Fact Check: Umeme has over the years consistently reduced these losses because of good management and technical expertise. The trend is unrelated whatsoever to a sitting of a committee. Total Losses are even simpler to measure; what was purchased minus what was sold. The unfortunate Saleh report does not demonstrate these calculations (Purchases from UETCL – total Billing). This should be left to Electricity Regulatory Authority to pronounce itself on the matter. Of the 28%, 15% were said to be technical and 13% commercial.

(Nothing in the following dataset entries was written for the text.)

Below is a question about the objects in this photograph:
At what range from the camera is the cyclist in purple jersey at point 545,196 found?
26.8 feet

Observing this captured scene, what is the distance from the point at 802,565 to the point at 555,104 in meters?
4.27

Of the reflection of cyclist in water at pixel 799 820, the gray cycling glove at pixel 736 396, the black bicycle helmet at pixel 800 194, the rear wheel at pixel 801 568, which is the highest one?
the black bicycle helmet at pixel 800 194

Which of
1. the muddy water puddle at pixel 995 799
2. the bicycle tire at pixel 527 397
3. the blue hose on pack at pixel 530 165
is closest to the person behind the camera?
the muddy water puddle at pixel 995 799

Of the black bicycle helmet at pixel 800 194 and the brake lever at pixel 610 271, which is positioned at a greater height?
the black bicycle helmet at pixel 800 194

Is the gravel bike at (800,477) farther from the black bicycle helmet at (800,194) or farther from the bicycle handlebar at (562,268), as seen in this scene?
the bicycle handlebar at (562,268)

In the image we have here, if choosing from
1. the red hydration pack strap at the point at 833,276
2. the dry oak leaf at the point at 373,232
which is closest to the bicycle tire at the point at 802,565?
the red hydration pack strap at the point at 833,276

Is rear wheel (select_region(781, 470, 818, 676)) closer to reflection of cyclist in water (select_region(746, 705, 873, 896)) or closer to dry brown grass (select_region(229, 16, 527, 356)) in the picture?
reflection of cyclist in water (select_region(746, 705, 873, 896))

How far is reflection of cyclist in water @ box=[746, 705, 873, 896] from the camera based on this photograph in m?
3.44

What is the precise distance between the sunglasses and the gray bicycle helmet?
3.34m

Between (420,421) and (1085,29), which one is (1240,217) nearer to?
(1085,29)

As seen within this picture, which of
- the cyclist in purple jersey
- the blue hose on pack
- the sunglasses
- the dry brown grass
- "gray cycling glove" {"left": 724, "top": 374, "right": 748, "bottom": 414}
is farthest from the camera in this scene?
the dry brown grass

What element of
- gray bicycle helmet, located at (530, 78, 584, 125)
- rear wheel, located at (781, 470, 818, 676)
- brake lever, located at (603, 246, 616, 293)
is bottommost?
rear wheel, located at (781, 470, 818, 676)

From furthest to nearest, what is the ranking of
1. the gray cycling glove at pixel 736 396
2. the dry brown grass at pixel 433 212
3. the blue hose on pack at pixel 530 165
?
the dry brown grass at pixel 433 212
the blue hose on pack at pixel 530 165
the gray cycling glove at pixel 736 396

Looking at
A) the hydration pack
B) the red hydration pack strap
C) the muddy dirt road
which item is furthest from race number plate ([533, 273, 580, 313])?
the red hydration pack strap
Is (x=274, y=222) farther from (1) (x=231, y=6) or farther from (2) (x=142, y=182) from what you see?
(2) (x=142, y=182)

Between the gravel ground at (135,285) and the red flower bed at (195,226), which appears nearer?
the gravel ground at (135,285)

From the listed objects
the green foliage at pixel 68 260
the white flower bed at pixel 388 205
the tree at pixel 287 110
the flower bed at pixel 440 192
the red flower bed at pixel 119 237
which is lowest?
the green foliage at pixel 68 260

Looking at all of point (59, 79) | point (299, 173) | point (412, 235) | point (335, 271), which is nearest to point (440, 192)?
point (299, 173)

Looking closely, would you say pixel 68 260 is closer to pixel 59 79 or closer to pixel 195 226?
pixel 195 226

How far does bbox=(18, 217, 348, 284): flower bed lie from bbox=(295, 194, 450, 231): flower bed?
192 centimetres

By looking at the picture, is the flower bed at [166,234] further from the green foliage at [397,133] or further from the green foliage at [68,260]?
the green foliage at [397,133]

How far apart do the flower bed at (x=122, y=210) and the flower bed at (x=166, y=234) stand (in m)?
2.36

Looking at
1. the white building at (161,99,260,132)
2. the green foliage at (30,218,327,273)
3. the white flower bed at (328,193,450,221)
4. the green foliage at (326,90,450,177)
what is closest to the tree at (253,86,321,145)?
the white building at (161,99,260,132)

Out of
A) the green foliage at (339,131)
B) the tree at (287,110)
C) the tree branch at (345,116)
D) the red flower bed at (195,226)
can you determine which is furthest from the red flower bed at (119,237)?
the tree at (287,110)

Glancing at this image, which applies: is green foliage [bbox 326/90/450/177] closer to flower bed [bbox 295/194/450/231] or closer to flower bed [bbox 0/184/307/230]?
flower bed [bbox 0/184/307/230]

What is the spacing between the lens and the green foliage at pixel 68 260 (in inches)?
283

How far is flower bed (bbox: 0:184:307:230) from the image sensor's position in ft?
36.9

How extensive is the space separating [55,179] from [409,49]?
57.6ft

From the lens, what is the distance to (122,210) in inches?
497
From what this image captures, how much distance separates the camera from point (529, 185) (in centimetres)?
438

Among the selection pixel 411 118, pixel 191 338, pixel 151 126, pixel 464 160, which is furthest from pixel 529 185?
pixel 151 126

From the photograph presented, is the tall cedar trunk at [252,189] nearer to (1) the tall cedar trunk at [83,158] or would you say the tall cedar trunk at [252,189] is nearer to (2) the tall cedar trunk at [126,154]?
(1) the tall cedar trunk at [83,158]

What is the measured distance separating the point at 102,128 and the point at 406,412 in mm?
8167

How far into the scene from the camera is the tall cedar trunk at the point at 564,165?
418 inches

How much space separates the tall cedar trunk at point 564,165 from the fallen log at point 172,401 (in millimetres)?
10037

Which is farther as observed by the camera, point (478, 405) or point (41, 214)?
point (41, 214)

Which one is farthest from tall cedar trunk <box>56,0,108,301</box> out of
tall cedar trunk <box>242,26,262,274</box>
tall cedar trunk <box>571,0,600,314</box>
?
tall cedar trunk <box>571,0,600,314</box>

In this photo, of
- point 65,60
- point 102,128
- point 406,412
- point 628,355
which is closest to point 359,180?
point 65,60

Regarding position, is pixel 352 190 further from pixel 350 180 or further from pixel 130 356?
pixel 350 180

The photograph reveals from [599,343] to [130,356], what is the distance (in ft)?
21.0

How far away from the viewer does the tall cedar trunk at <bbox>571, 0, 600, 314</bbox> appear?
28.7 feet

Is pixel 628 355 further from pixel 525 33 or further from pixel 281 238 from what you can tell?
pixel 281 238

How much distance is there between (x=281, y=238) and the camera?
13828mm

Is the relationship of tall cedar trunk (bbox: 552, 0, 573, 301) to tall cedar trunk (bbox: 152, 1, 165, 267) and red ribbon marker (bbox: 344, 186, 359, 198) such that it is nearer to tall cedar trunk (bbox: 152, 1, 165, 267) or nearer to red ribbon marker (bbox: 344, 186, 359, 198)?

- Currently, thanks to various measures such as the prepaid metering system, media campaigns and others, Umeme says it has reduced it’s commercial losses from 13% to just 1%.
Fact Check: This is just absurd to say that commercial losses (Power theft) is now 1%!. Mbale area alone steals over 45%.
- Yet despite it’s purported half a billion dollars investment in distribution infrastructure, the technical losses have instead grown from 15% to 17.3%.
Fact Check: This is simply diversionary. The total losses have been going down every year, so it’s not correct to say this. No study has been done by ERA to separate technical losses from commercial losses.
- “If they have invested so much money, why do the technical losses not decline?” wondered the President in his letter to minister Muloni.
Fact Check: ERA and Uganda Electricity Distribution Company Limited jointly verify these investments.